---- RECORDS

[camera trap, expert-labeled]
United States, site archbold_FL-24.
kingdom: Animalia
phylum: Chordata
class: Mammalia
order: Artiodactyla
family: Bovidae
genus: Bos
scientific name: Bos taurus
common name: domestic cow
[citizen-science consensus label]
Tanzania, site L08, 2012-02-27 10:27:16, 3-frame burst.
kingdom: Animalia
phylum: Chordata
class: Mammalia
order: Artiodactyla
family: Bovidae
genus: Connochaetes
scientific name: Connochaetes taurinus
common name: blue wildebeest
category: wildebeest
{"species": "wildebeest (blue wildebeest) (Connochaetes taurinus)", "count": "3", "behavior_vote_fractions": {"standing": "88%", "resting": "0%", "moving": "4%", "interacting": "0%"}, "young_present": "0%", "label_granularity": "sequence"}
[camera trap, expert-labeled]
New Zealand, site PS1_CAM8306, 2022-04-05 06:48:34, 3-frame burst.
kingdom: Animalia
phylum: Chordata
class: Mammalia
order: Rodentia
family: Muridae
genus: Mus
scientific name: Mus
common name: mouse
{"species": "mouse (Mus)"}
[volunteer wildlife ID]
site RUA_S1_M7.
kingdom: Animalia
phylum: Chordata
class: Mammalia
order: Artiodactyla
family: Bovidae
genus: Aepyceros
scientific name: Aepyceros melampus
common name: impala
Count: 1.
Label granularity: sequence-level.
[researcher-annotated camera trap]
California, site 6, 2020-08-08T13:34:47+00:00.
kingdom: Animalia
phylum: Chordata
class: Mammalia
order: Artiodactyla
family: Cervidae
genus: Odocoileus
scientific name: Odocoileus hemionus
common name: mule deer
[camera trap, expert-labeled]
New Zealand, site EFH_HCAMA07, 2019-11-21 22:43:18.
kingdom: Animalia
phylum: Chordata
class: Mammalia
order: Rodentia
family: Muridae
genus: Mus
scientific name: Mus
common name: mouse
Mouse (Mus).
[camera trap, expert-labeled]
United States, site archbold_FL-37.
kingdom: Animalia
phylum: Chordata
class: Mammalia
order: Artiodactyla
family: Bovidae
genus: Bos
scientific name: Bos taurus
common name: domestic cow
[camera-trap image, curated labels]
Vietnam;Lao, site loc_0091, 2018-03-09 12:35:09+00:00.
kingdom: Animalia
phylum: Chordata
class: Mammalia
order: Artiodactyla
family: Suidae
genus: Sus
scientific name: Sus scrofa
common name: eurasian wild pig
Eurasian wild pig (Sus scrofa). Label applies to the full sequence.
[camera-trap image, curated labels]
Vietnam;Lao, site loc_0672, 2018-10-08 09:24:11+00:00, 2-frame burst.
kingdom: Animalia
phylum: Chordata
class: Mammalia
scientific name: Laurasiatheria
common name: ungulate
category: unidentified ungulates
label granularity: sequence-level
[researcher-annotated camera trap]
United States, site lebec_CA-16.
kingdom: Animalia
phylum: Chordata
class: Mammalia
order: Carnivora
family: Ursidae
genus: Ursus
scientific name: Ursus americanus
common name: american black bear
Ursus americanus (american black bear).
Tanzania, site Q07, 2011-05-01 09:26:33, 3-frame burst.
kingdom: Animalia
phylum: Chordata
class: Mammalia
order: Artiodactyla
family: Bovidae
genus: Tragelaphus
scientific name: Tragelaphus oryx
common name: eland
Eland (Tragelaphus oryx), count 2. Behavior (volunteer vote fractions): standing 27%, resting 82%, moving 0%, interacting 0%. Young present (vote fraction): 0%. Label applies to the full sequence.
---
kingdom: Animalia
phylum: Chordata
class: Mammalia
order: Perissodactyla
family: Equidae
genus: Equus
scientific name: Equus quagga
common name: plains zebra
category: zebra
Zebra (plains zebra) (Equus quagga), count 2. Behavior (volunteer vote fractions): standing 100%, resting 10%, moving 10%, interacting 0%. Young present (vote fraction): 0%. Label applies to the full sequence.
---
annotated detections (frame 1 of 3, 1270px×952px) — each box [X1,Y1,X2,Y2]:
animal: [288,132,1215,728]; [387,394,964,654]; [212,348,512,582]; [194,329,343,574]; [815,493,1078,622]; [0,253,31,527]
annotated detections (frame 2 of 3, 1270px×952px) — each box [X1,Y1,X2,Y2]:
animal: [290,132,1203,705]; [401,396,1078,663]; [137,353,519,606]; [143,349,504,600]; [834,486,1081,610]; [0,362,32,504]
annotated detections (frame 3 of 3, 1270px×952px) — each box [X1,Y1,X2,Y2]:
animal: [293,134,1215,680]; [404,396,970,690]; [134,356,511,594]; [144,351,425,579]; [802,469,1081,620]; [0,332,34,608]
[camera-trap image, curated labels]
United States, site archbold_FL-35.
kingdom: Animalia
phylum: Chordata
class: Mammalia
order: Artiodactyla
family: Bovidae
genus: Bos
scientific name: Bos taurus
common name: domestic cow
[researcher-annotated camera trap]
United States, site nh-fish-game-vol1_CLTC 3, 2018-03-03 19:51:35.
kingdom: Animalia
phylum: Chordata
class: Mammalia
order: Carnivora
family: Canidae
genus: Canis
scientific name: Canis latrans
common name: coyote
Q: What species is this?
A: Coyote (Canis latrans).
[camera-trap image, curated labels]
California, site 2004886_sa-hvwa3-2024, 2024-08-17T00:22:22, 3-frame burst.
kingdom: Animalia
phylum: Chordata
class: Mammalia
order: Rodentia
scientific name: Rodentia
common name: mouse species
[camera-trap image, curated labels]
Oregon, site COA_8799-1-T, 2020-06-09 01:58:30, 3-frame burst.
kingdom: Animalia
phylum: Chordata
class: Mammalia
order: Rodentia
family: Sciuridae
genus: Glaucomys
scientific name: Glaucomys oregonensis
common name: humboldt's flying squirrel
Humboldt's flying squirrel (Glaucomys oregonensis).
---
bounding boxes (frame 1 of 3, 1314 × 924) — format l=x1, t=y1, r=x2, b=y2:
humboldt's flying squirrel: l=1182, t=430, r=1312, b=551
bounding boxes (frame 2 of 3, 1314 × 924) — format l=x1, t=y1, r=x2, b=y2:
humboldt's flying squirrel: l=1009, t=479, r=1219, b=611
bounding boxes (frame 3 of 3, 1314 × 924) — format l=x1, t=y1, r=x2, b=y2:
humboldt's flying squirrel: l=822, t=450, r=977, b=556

--------

Restate the records word for word, leaving nothing out.

■ ANSWER BELOW:
[camera trap, expert-labeled]
United States, site archbold_FL-24.
kingdom: Animalia
phylum: Chordata
class: Mammalia
order: Artiodactyla
family: Bovidae
genus: Bos
scientific name: Bos taurus
common name: domestic cow
[citizen-science consensus label]
Tanzania, site L08, 2012-02-27 10:27:16, 3-frame burst.
kingdom: Animalia
phylum: Chordata
class: Mammalia
order: Artiodactyla
family: Bovidae
genus: Connochaetes
scientific name: Connochaetes taurinus
common name: blue wildebeest
category: wildebeest
{"species": "wildebeest (blue wildebeest) (Connochaetes taurinus)", "count": "3", "behavior_vote_fractions": {"standing": "88%", "resting": "0%", "moving": "4%", "interacting": "0%"}, "young_present": "0%", "label_granularity": "sequence"}
[camera trap, expert-labeled]
New Zealand, site PS1_CAM8306, 2022-04-05 06:48:34, 3-frame burst.
kingdom: Animalia
phylum: Chordata
class: Mammalia
order: Rodentia
family: Muridae
genus: Mus
scientific name: Mus
common name: mouse
{"species": "mouse (Mus)"}
[volunteer wildlife ID]
site RUA_S1_M7.
kingdom: Animalia
phylum: Chordata
class: Mammalia
order: Artiodactyla
family: Bovidae
genus: Aepyceros
scientific name: Aepyceros melampus
common name: impala
Count: 1.
Label granularity: sequence-level.
[researcher-annotated camera trap]
California, site 6, 2020-08-08T13:34:47+00:00.
kingdom: Animalia
phylum: Chordata
class: Mammalia
order: Artiodactyla
family: Cervidae
genus: Odocoileus
scientific name: Odocoileus hemionus
common name: mule deer
[camera trap, expert-labeled]
New Zealand, site EFH_HCAMA07, 2019-11-21 22:43:18.
kingdom: Animalia
phylum: Chordata
class: Mammalia
order: Rodentia
family: Muridae
genus: Mus
scientific name: Mus
common name: mouse
Mouse (Mus).
[camera trap, expert-labeled]
United States, site archbold_FL-37.
kingdom: Animalia
phylum: Chordata
class: Mammalia
order: Artiodactyla
family: Bovidae
genus: Bos
scientific name: Bos taurus
common name: domestic cow
[camera-trap image, curated labels]
Vietnam;Lao, site loc_0091, 2018-03-09 12:35:09+00:00.
kingdom: Animalia
phylum: Chordata
class: Mammalia
order: Artiodactyla
family: Suidae
genus: Sus
scientific name: Sus scrofa
common name: eurasian wild pig
Eurasian wild pig (Sus scrofa). Label applies to the full sequence.
[camera-trap image, curated labels]
Vietnam;Lao, site loc_0672, 2018-10-08 09:24:11+00:00, 2-frame burst.
kingdom: Animalia
phylum: Chordata
class: Mammalia
scientific name: Laurasiatheria
common name: ungulate
category: unidentified ungulates
label granularity: sequence-level
[researcher-annotated camera trap]
United States, site lebec_CA-16.
kingdom: Animalia
phylum: Chordata
class: Mammalia
order: Carnivora
family: Ursidae
genus: Ursus
scientific name: Ursus americanus
common name: american black bear
Ursus americanus (american black bear).
Tanzania, site Q07, 2011-05-01 09:26:33, 3-frame burst.
kingdom: Animalia
phylum: Chordata
class: Mammalia
order: Artiodactyla
family: Bovidae
genus: Tragelaphus
scientific name: Tragelaphus oryx
common name: eland
Eland (Tragelaphus oryx), count 2. Behavior (volunteer vote fractions): standing 27%, resting 82%, moving 0%, interacting 0%. Young present (vote fraction): 0%. Label applies to the full sequence.
---
kingdom: Animalia
phylum: Chordata
class: Mammalia
order: Perissodactyla
family: Equidae
genus: Equus
scientific name: Equus quagga
common name: plains zebra
category: zebra
Zebra (plains zebra) (Equus quagga), count 2. Behavior (volunteer vote fractions): standing 100%, resting 10%, moving 10%, interacting 0%. Young present (vote fraction): 0%. Label applies to the full sequence.
---
annotated detections (frame 1 of 3, 1270px×952px) — each box [X1,Y1,X2,Y2]:
animal: [288,132,1215,728]; [387,394,964,654]; [212,348,512,582]; [194,329,343,574]; [815,493,1078,622]; [0,253,31,527]
annotated detections (frame 2 of 3, 1270px×952px) — each box [X1,Y1,X2,Y2]:
animal: [290,132,1203,705]; [401,396,1078,663]; [137,353,519,606]; [143,349,504,600]; [834,486,1081,610]; [0,362,32,504]
annotated detections (frame 3 of 3, 1270px×952px) — each box [X1,Y1,X2,Y2]:
animal: [293,134,1215,680]; [404,396,970,690]; [134,356,511,594]; [144,351,425,579]; [802,469,1081,620]; [0,332,34,608]
[camera-trap image, curated labels]
United States, site archbold_FL-35.
kingdom: Animalia
phylum: Chordata
class: Mammalia
order: Artiodactyla
family: Bovidae
genus: Bos
scientific name: Bos taurus
common name: domestic cow
[researcher-annotated camera trap]
United States, site nh-fish-game-vol1_CLTC 3, 2018-03-03 19:51:35.
kingdom: Animalia
phylum: Chordata
class: Mammalia
order: Carnivora
family: Canidae
genus: Canis
scientific name: Canis latrans
common name: coyote
Q: What species is this?
A: Coyote (Canis latrans).
[camera-trap image, curated labels]
California, site 2004886_sa-hvwa3-2024, 2024-08-17T00:22:22, 3-frame burst.
kingdom: Animalia
phylum: Chordata
class: Mammalia
order: Rodentia
scientific name: Rodentia
common name: mouse species
[camera-trap image, curated labels]
Oregon, site COA_8799-1-T, 2020-06-09 01:58:30, 3-frame burst.
kingdom: Animalia
phylum: Chordata
class: Mammalia
order: Rodentia
family: Sciuridae
genus: Glaucomys
scientific name: Glaucomys oregonensis
common name: humboldt's flying squirrel
Humboldt's flying squirrel (Glaucomys oregonensis).
---
bounding boxes (frame 1 of 3, 1314 × 924) — format l=x1, t=y1, r=x2, b=y2:
humboldt's flying squirrel: l=1182, t=430, r=1312, b=551
bounding boxes (frame 2 of 3, 1314 × 924) — format l=x1, t=y1, r=x2, b=y2:
humboldt's flying squirrel: l=1009, t=479, r=1219, b=611
bounding boxes (frame 3 of 3, 1314 × 924) — format l=x1, t=y1, r=x2, b=y2:
humboldt's flying squirrel: l=822, t=450, r=977, b=556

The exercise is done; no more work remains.